*WORK ORDER*
Copy out the listing below exactly, please, and skip any pictures.
[AVAILABLE DATA — start]
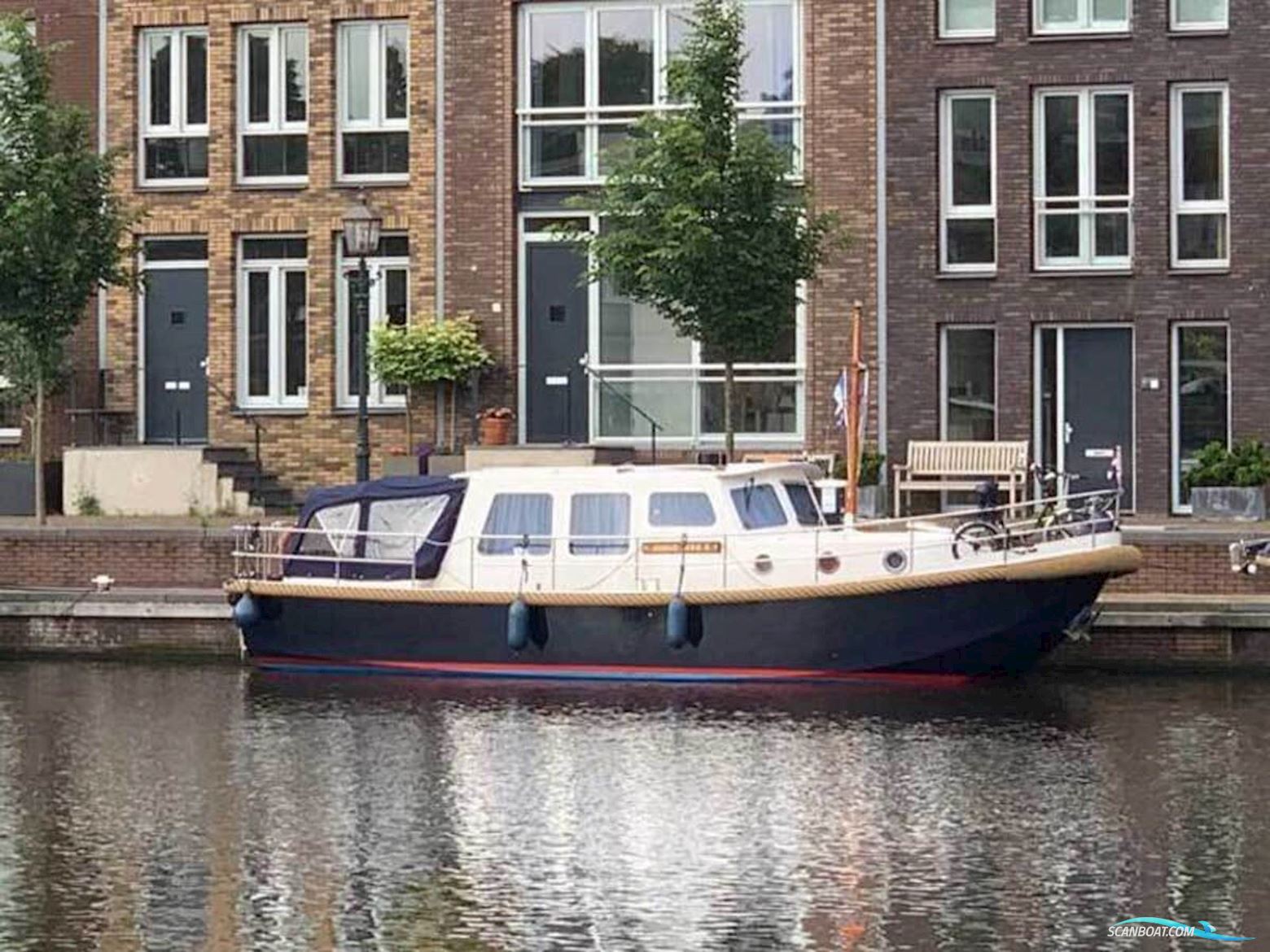Wolff Vlet 10.50 Open Motorboat 1989, The Netherlands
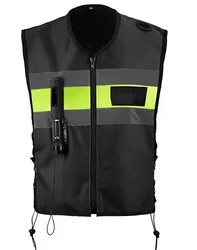 Latest Auto Racing Sportswear motorcycle Airbag vest Jacket for riders with neck air bag system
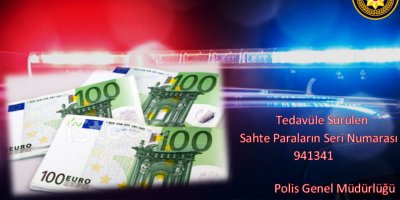 Polisten sahte “100’lük Euro” uyarısı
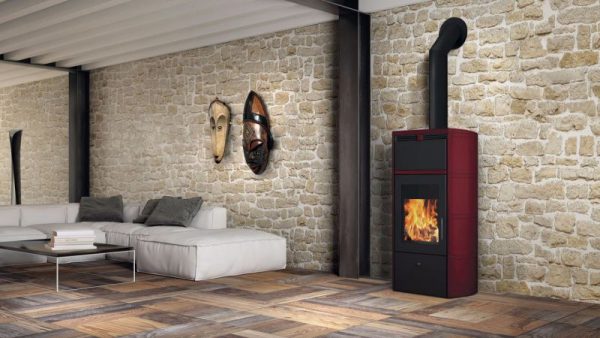tl fl02 600x338 - Piecyk na drewno z płaszczem wodnym Flamma 14 kW Ceramika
[AVAILABLE DATA — finish]
*ANSWER*
Wolff Vlet 10.50 Open Motorboat 1989, The Netherlands
 Latest Auto Racing Sportswear motorcycle Airbag vest Jacket for riders with neck air bag system
 Polisten sahte “100’lük Euro” uyarısı
tl fl02 600x338 - Piecyk na drewno z płaszczem wodnym Flamma 14 kW Ceramika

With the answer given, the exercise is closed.